▸ **Datos proporcionados**
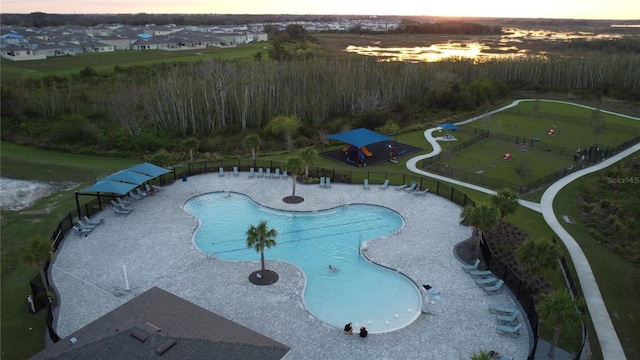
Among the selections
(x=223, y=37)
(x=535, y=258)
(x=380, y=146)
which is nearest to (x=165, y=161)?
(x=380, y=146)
...
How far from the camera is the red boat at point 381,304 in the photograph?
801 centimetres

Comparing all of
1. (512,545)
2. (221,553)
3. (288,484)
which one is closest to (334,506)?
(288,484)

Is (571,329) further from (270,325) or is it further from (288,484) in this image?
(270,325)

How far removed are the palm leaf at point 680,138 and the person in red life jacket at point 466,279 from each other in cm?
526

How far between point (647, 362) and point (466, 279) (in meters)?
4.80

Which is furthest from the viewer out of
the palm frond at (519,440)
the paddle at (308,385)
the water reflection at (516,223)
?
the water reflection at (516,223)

▸ **Objetivo de la tarea**
Localice en los datos anteriores cada línea que contenga la palabra "from" y cópiela.

▸ **Respuesta correcta**
How far from the camera is the red boat at point 381,304 in the photograph?
Is (571,329) further from (270,325) or is it further from (288,484) in this image?
How far removed are the palm leaf at point 680,138 and the person in red life jacket at point 466,279 from each other in cm?
Which is furthest from the viewer out of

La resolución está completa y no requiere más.